§ Prompt
Write out the listing below exactly, and omit any images you find in it.

BEGIN Listed entries

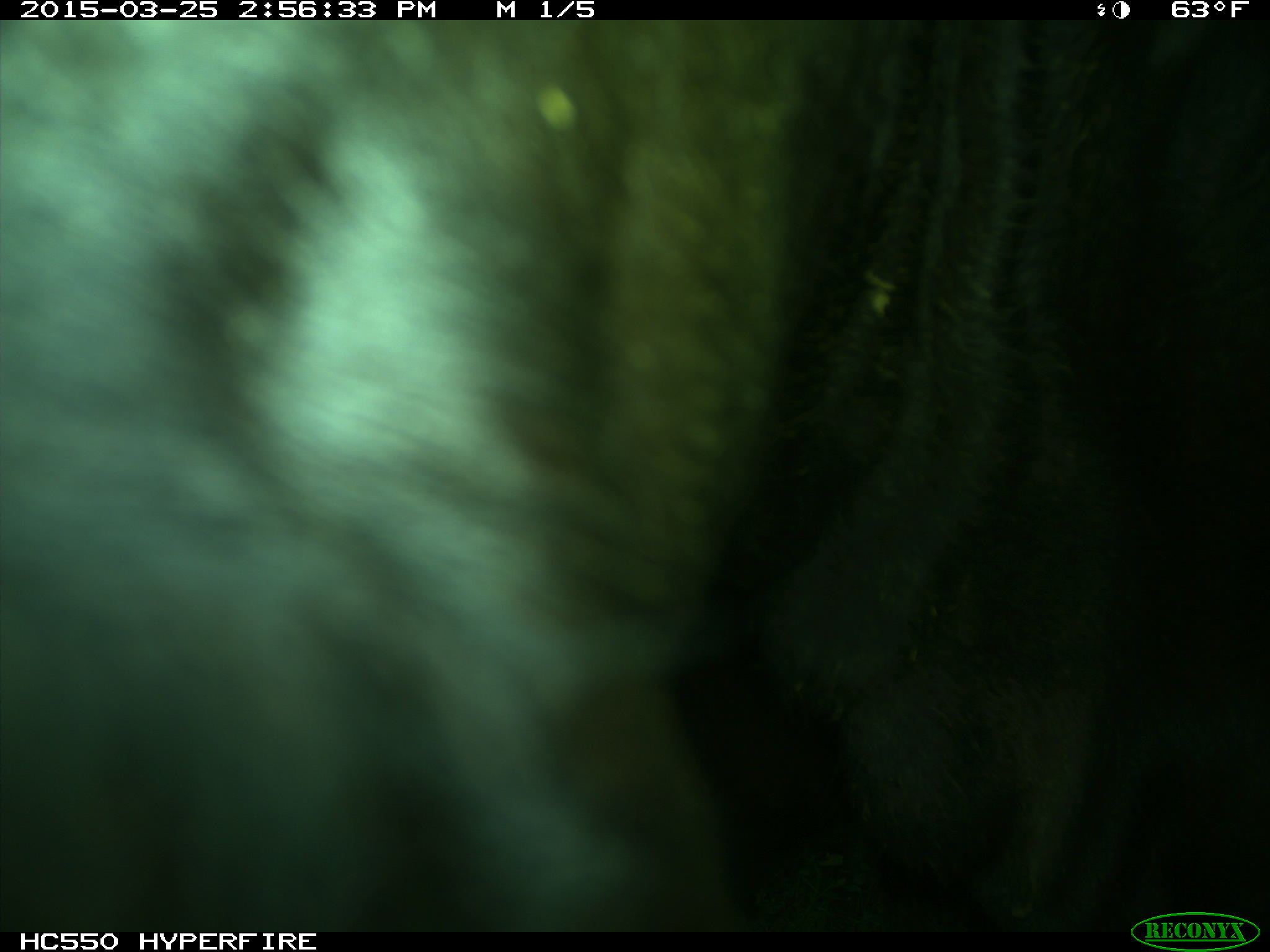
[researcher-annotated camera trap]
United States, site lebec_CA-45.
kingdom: Animalia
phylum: Chordata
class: Mammalia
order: Artiodactyla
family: Bovidae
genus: Bos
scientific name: Bos taurus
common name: domestic cow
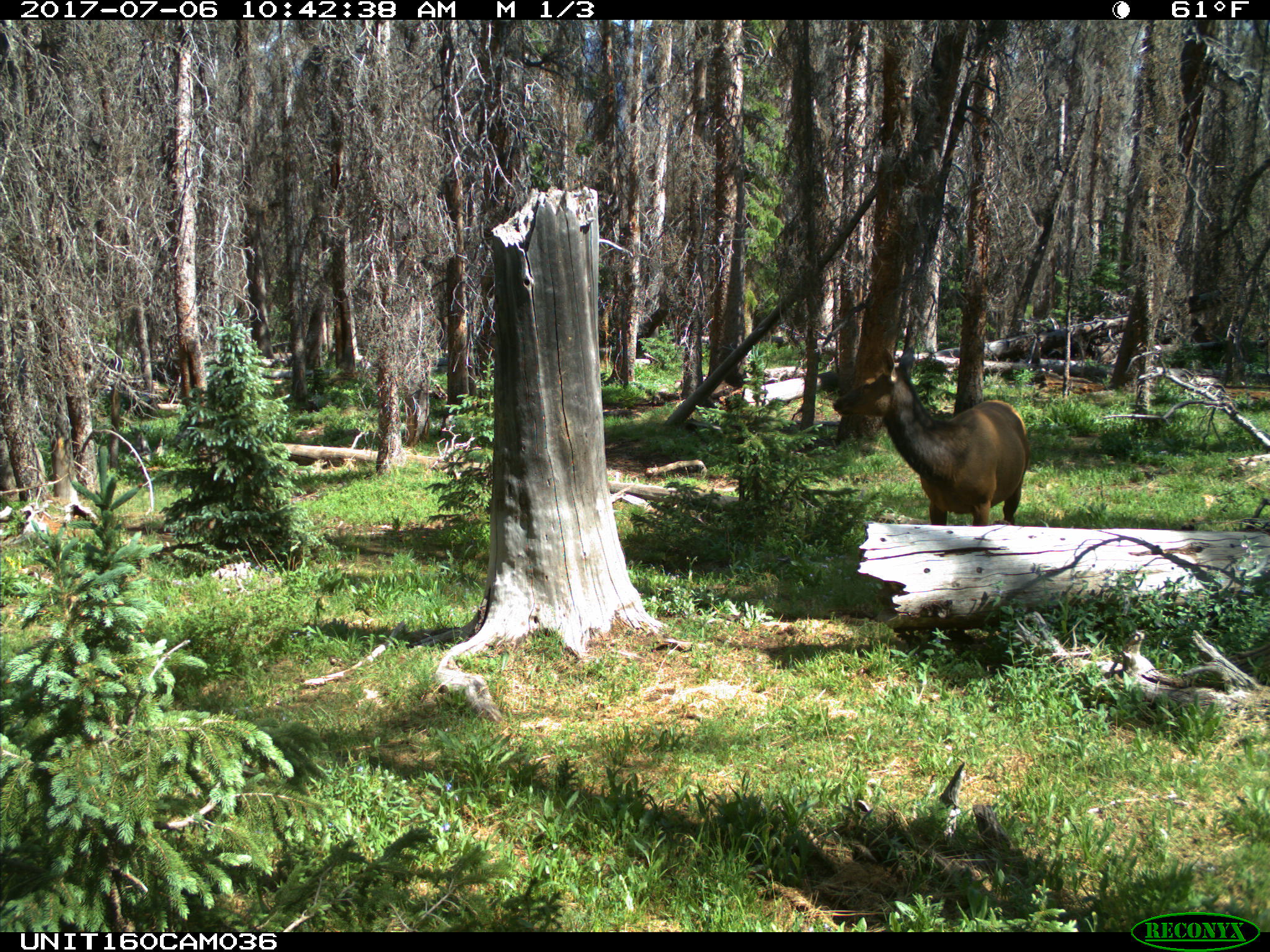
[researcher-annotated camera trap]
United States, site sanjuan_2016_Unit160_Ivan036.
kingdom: Animalia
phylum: Chordata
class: Mammalia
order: Artiodactyla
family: Cervidae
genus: Cervus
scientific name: Cervus elaphus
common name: red deer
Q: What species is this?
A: Cervus elaphus (red deer).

END Listed entries

§ Written answer
[researcher-annotated camera trap]
United States, site lebec_CA-45.
kingdom: Animalia
phylum: Chordata
class: Mammalia
order: Artiodactyla
family: Bovidae
genus: Bos
scientific name: Bos taurus
common name: domestic cow
[researcher-annotated camera trap]
United States, site sanjuan_2016_Unit160_Ivan036.
kingdom: Animalia
phylum: Chordata
class: Mammalia
order: Artiodactyla
family: Cervidae
genus: Cervus
scientific name: Cervus elaphus
common name: red deer
Q: What species is this?
A: Cervus elaphus (red deer).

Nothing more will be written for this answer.